Print out all of the records exactly; no picture belongs in the result.

(Input)

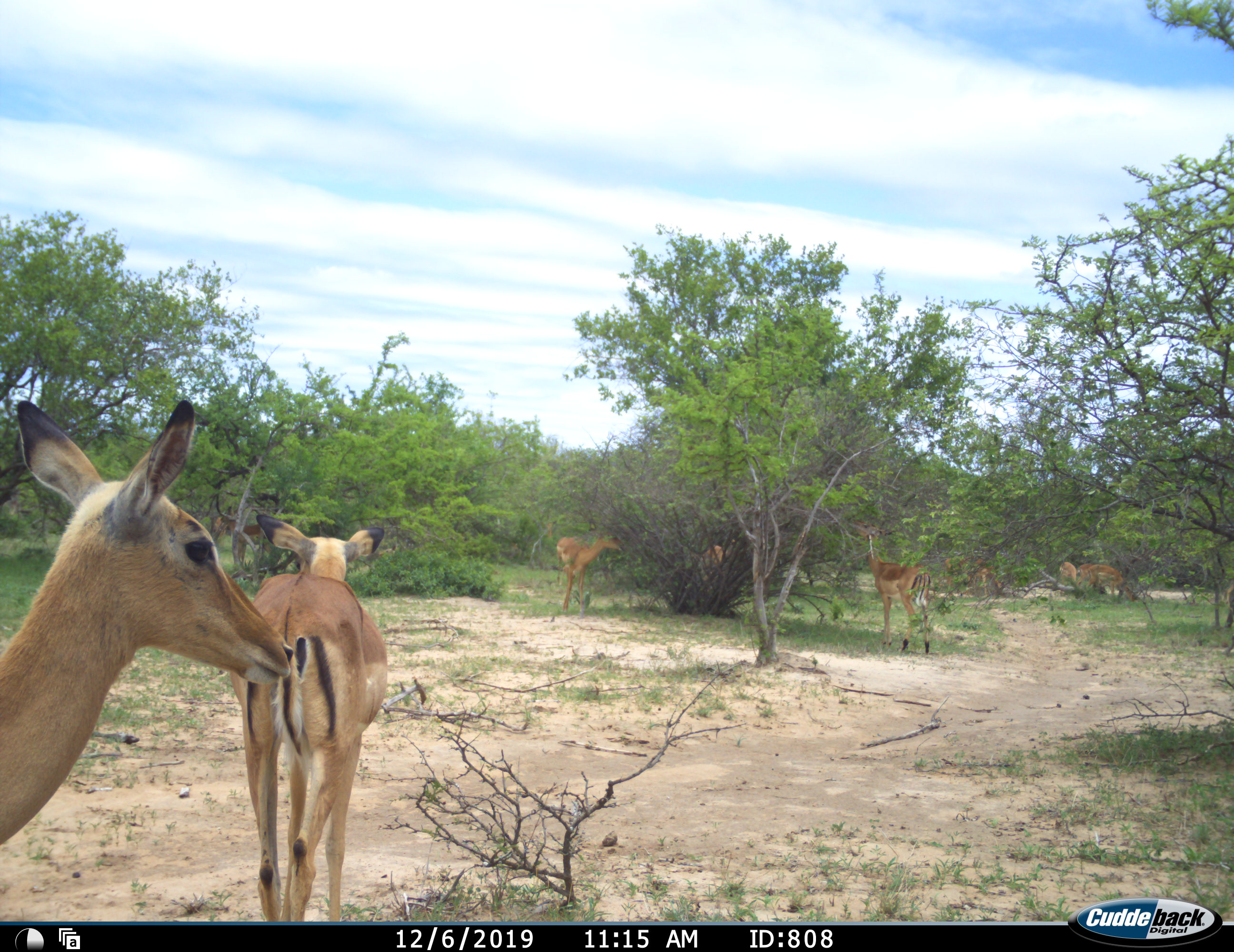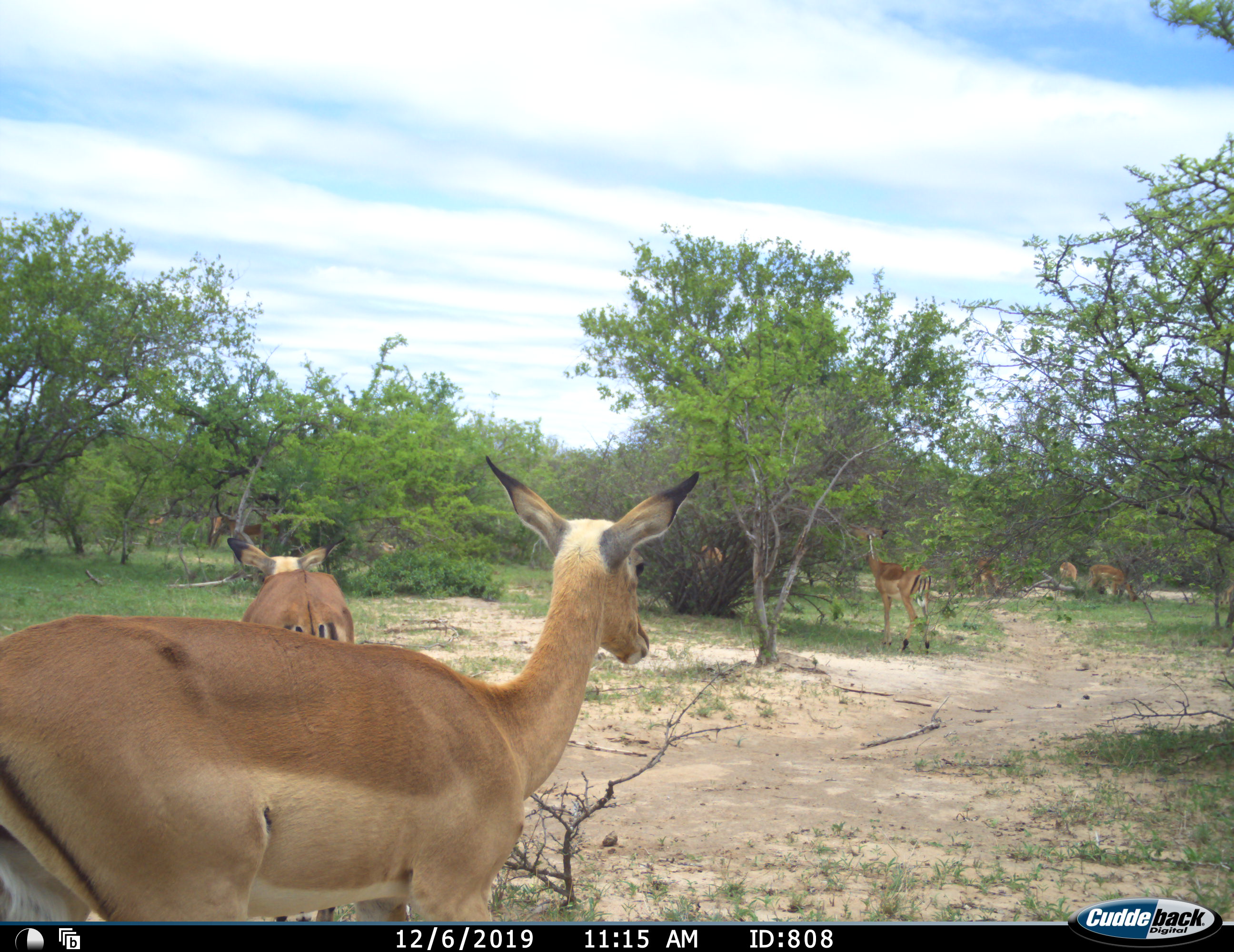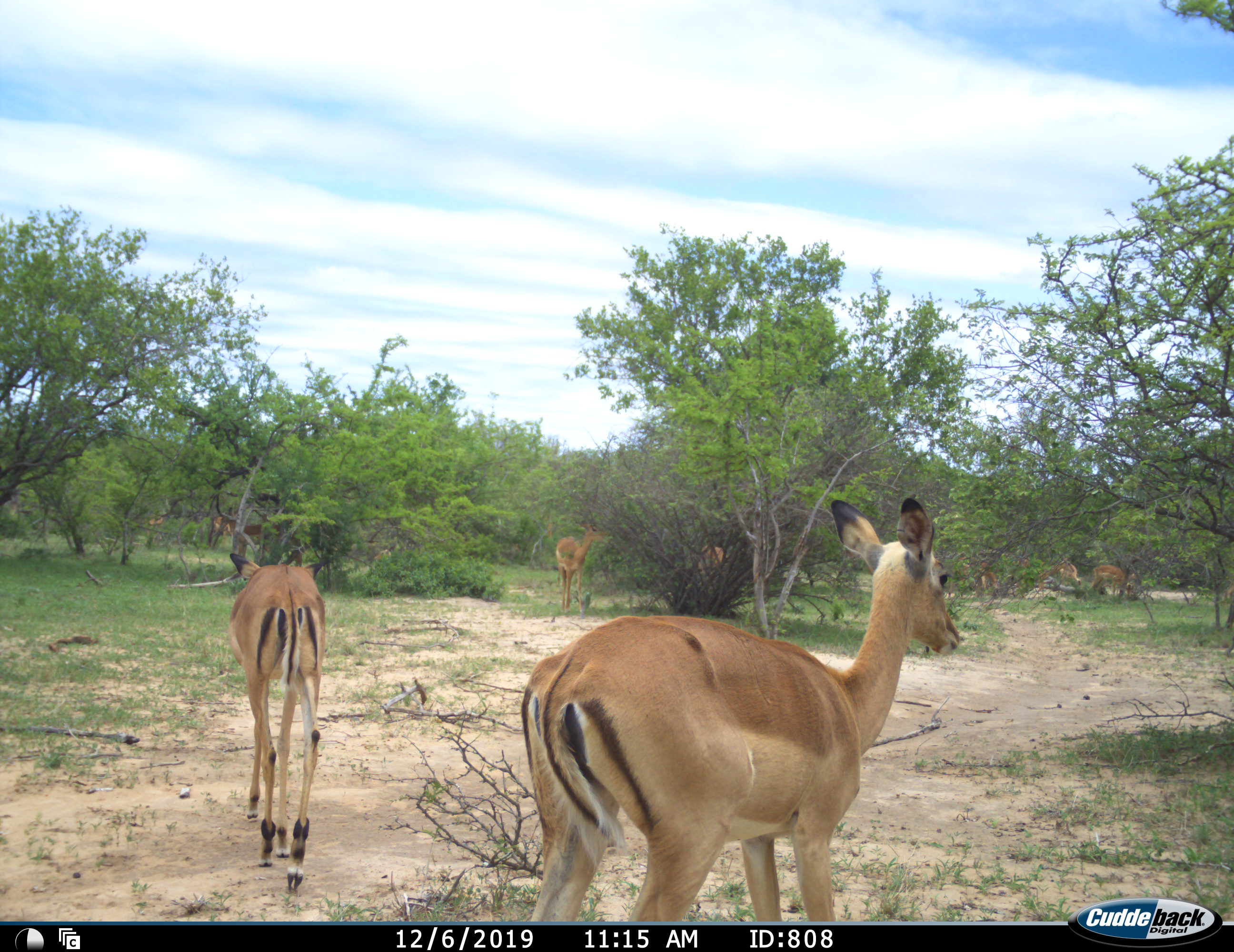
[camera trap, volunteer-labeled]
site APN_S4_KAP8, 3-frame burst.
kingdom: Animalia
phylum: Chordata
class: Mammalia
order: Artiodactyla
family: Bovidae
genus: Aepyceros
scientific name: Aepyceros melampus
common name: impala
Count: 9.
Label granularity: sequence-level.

(End Input)

Exercise solution —
[camera trap, volunteer-labeled]
site APN_S4_KAP8, 3-frame burst.
kingdom: Animalia
phylum: Chordata
class: Mammalia
order: Artiodactyla
family: Bovidae
genus: Aepyceros
scientific name: Aepyceros melampus
common name: impala
Count: 9.
Label granularity: sequence-level.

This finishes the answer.